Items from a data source
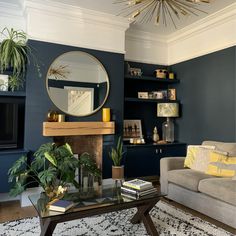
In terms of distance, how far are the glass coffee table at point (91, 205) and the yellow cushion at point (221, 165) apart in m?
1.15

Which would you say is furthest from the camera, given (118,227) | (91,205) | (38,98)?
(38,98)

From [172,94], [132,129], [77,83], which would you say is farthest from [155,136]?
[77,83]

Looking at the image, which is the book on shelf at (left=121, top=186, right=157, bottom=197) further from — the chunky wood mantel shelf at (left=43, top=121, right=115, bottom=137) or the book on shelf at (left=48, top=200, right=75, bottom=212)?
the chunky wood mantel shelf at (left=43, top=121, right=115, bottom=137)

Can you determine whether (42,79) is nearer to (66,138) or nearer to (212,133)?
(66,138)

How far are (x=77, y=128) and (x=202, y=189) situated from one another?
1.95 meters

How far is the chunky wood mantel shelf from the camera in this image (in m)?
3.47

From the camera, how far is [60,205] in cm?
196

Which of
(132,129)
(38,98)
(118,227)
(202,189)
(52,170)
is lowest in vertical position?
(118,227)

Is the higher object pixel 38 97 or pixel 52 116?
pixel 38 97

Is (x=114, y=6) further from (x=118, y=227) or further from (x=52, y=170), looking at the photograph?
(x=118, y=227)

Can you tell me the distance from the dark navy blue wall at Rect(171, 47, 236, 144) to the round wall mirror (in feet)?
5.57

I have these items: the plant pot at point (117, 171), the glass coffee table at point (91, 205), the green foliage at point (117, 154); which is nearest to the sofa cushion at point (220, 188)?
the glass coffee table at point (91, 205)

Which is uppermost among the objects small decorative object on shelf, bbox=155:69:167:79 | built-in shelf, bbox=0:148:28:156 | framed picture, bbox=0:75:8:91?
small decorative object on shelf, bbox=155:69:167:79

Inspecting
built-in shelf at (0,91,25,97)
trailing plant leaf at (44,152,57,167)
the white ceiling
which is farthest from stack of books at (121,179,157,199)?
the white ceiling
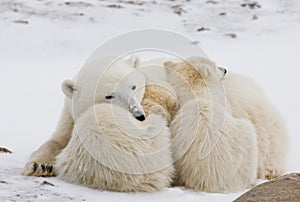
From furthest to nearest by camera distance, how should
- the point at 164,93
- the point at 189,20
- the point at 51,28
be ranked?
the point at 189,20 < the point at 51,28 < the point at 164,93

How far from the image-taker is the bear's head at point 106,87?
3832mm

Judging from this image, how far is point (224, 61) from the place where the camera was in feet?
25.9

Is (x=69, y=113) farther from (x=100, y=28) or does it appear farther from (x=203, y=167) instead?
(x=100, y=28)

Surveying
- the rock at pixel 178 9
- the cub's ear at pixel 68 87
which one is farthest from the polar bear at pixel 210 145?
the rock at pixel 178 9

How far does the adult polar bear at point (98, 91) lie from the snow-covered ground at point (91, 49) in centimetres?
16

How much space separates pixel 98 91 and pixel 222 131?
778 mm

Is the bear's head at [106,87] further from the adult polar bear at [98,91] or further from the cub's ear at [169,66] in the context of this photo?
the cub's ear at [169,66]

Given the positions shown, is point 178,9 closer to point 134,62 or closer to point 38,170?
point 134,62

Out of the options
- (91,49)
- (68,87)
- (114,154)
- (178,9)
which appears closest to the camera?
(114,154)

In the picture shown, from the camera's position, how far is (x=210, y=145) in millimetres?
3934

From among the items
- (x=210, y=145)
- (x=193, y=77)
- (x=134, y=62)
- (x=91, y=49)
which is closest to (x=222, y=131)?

**Goal of the exercise:**
Write out the records above exactly as they stand, leaving out every picture.

**Reply:**
In terms of distance, how far are the glass coffee table at point (91, 205) and the yellow cushion at point (221, 165) apart in m?
1.15

Which would you say is furthest from the camera, given (118,227) | (91,205) | (38,98)?
(38,98)

From [172,94], [132,129], [77,83], which would you say is farthest from [155,136]?
[77,83]

Looking at the image, which is the book on shelf at (left=121, top=186, right=157, bottom=197) further from — the chunky wood mantel shelf at (left=43, top=121, right=115, bottom=137) or the book on shelf at (left=48, top=200, right=75, bottom=212)?
the chunky wood mantel shelf at (left=43, top=121, right=115, bottom=137)

Can you determine whether (42,79) is nearer to (66,138) or nearer to (212,133)?
(66,138)

How far are (x=77, y=128) and (x=202, y=189) situated from one another?
1.95 meters

How far is the chunky wood mantel shelf from the camera in this image (in m)?
3.47

From the camera, how far is [60,205] in cm?
196

Which of
(132,129)
(38,98)
(118,227)
(202,189)
(52,170)
is lowest in vertical position?
(118,227)

Is the higher object pixel 38 97 or pixel 52 116?
pixel 38 97

Is (x=114, y=6) further from (x=118, y=227) or further from (x=52, y=170), looking at the photograph?
(x=118, y=227)

Can you tell me the distance from the dark navy blue wall at Rect(171, 47, 236, 144) to the round wall mirror (in feet)?
5.57

I have these items: the plant pot at point (117, 171), the glass coffee table at point (91, 205), the green foliage at point (117, 154); which is nearest to the sofa cushion at point (220, 188)?
the glass coffee table at point (91, 205)

Which is uppermost among the objects small decorative object on shelf, bbox=155:69:167:79 | built-in shelf, bbox=0:148:28:156 | framed picture, bbox=0:75:8:91?
small decorative object on shelf, bbox=155:69:167:79

Inspecting
built-in shelf at (0,91,25,97)
trailing plant leaf at (44,152,57,167)
the white ceiling
which is farthest from stack of books at (121,179,157,199)?
the white ceiling
From furthest to nearest by camera distance, how should
- the point at 164,93
- the point at 189,20
- the point at 51,28
be ranked?
the point at 189,20 < the point at 51,28 < the point at 164,93

How far from the image-taker is the bear's head at point 106,87?
3832mm

Judging from this image, how far is point (224, 61) from the place where the camera was in feet?
25.9

Is (x=69, y=113) farther from (x=100, y=28) or does it appear farther from (x=203, y=167) instead?
(x=100, y=28)

Surveying
- the rock at pixel 178 9
- the cub's ear at pixel 68 87
which one is farthest from the polar bear at pixel 210 145?
the rock at pixel 178 9

How far does the adult polar bear at point (98, 91) lie from the snow-covered ground at point (91, 49) in centimetres?
16

How much space separates pixel 98 91 and pixel 222 131?
778 mm

Is the bear's head at [106,87] further from the adult polar bear at [98,91] or further from the cub's ear at [169,66] in the context of this photo?
the cub's ear at [169,66]

Given the positions shown, is point 178,9 closer to point 134,62 or closer to point 38,170?
point 134,62

Out of the options
- (91,49)
- (68,87)
- (114,154)
- (178,9)
which appears closest to the camera?
(114,154)

In the picture shown, from the camera's position, how far is (x=210, y=145) in millimetres?
3934

From among the items
- (x=210, y=145)
- (x=193, y=77)
- (x=134, y=62)
- (x=91, y=49)
which is closest to (x=222, y=131)?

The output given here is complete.